- **TASK DETAILS**: Rewrite these records with every "sneaker" changed to "shoe" and nothing else altered, leaving the pictures out.

- **DATASET RECORDS**:
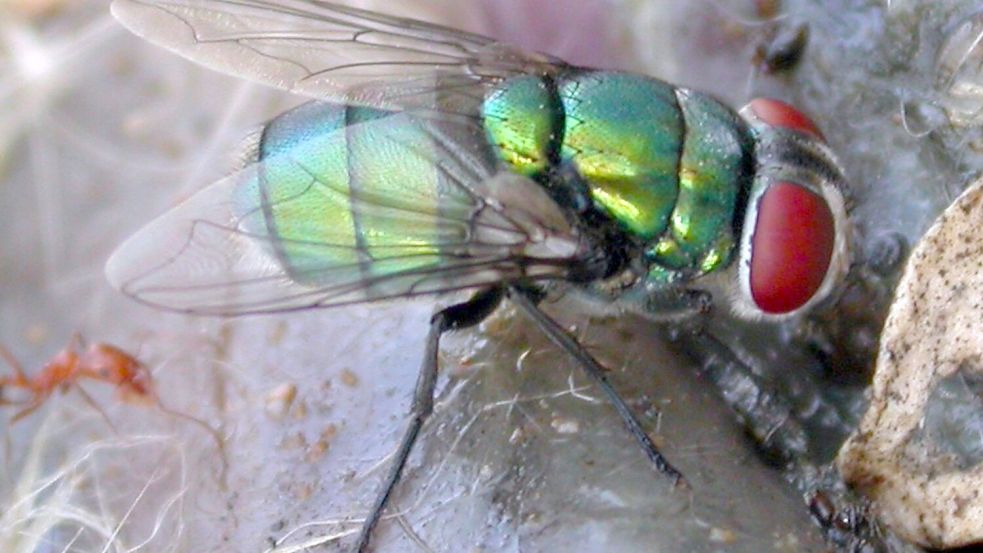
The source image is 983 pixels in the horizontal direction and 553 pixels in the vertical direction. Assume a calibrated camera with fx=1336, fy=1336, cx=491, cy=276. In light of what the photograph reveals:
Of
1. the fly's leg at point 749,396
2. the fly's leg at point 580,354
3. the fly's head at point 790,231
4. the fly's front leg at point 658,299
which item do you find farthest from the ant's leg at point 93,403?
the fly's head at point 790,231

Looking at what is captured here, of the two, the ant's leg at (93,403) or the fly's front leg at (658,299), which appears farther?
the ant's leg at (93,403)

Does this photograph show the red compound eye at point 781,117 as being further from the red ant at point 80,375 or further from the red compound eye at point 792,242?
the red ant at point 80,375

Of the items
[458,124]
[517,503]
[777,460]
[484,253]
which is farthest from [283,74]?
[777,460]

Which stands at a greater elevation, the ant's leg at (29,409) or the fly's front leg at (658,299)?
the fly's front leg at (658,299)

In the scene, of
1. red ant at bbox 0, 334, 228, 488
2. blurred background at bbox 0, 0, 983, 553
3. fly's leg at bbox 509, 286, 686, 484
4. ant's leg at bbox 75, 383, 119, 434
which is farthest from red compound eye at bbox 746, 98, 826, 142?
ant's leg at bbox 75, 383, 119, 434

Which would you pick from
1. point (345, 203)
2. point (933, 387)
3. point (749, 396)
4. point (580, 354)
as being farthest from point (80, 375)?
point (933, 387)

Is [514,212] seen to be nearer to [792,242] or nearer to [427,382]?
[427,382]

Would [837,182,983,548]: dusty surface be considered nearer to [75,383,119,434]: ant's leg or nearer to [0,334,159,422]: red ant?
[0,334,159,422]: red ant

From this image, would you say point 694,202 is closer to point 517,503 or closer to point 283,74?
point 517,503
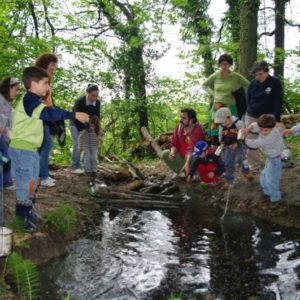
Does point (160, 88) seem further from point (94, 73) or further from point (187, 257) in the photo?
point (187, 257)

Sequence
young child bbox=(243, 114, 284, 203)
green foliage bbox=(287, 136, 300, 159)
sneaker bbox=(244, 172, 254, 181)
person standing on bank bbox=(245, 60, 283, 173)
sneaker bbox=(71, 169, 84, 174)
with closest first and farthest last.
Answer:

- **FINISHED ANSWER**:
The source image is 983 pixels in the horizontal direction and 553 pixels in the vertical direction. Assume a calibrated camera with fx=1336, fy=1336, cx=491, cy=276. In light of what the photograph reveals:
Of
1. the fly's leg at point 749,396
2. the fly's leg at point 580,354
3. the fly's head at point 790,231
4. the fly's front leg at point 658,299
which item do you find farthest from the ant's leg at point 93,403?
the fly's head at point 790,231

Looking at what is captured here, of the two, the ant's leg at (93,403) or the fly's front leg at (658,299), which appears farther?
the ant's leg at (93,403)

Does this photograph show the red compound eye at point 781,117 as being further from the red ant at point 80,375 or further from the red compound eye at point 792,242?
the red ant at point 80,375

Of the items
[458,124]
[517,503]
[777,460]
[484,253]
which is farthest from [283,74]?
[777,460]

Which stands at a greater elevation, the ant's leg at (29,409) or the fly's front leg at (658,299)?
the fly's front leg at (658,299)

In the scene, of
1. red ant at bbox 0, 334, 228, 488
2. blurred background at bbox 0, 0, 983, 553
3. fly's leg at bbox 509, 286, 686, 484
4. ant's leg at bbox 75, 383, 119, 434
which is farthest from red compound eye at bbox 746, 98, 826, 142?
ant's leg at bbox 75, 383, 119, 434

Which would you pick from
1. point (345, 203)
2. point (933, 387)
3. point (749, 396)
4. point (580, 354)
as being farthest from point (80, 375)?
point (933, 387)

Is [514,212] seen to be nearer to [792,242] or nearer to [427,382]?
[427,382]

Would [837,182,983,548]: dusty surface be considered nearer to [75,383,119,434]: ant's leg or nearer to [0,334,159,422]: red ant?
[0,334,159,422]: red ant

From this image, would you say point 694,202 is closer to point 517,503 or closer to point 283,74?
point 517,503
Does point (160, 88) seem further from point (94, 73) or further from point (187, 257) in the photo?
point (187, 257)

Sequence
young child bbox=(243, 114, 284, 203)
green foliage bbox=(287, 136, 300, 159)
shoe bbox=(244, 172, 254, 181)
person standing on bank bbox=(245, 60, 283, 173)
shoe bbox=(71, 169, 84, 174)
with closest first and farthest last.
Answer:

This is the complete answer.